United States v. Davis is retroactive
John
Franklin made a motion for authorization to file a second or successive motion
to vacate, set aside, or correct his sentence under 28 U.S.C. § 2255. In re: John W. Franklin. Mr. Franklin argued
that his conviction under 18 U.S.C. § 924(c) should be vacated because his
arson conviction (18 U.S.C. § 844(i)) no longer qualified as a crime of
violence in light of United States v.
Davis, 139 S.Ct. 2319 (2019). The government agreed that Mr. Franklin’s
motion should be granted because Davis
announced a new rule of constitutional law that retroactively applied to cases
on collateral review.
In a per curiam opinion, the Sixth Circuit
observed that Davis established a
“new rule” of constitutional law because its result was not dictated by
precedent that existed when Mr. Franklin’s conviction became final. Lower
courts usually do not apply a new rule announced by the Supreme Court
retroactively to cases on collateral review until the Court has announced the
rule’s retroactive effect. But there is a narrow exception which provides that lower
courts “may determine on their own the retroactivity of new rules when multiple
cases ... necessarily dictate the retroactivity of the new rule.” Slip Op. 2
(citation omitted).
Mr. Franklin’s
case fell within that exception. The Sixth Circuit explained that Welch v. United States, 136 S.Ct. 1257
(2016), established Davis’s
retroactivity because Davis announced
a new substantive rule that narrowed the range of conduct punishable by law.
More specifically, Davis narrowed the
scope of 18 U.S.C. § 924(c)(3) by concluding that its residual clause (§
924(c)(3)(B)) is unconstitutionally vague.
The Sixth
Circuit further explained that arson under § 844(i) does not appear to qualify
as a crime of violence under the elements - force clause of § 924(c)(3)(A)

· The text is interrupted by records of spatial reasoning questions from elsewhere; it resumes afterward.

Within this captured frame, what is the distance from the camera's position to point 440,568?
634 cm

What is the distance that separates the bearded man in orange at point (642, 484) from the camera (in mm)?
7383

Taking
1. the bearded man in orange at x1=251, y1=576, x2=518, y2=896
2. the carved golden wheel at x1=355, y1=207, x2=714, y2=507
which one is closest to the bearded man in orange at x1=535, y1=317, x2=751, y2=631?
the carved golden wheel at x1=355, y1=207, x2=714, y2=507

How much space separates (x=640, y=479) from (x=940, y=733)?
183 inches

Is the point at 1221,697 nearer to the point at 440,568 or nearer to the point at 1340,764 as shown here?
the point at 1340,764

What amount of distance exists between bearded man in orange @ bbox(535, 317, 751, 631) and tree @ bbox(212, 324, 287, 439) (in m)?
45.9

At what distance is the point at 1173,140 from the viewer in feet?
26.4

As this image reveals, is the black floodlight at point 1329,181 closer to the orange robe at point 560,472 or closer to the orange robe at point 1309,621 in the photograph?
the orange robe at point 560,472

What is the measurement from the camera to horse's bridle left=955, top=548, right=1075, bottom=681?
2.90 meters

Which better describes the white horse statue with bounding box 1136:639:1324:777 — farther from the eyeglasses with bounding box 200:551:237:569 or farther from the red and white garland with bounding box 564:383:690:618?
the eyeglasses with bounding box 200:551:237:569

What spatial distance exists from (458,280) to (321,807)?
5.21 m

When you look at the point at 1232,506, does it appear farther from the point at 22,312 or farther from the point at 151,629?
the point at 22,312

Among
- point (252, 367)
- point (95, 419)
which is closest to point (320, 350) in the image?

because it can be committed against “any building … used in interstate or
foreign commerce,” including one owned by the arsonist. That meant Mr. Franklin’s
conviction must have been based on § 924(c)(3)(B)’s residual clause which Davis invalidated and his proposed §
2255 petition relies on Davis’s rule.
Consequently, Mr. Franklin’s motion for authorization to file a second or
successive § 2255 motion was granted.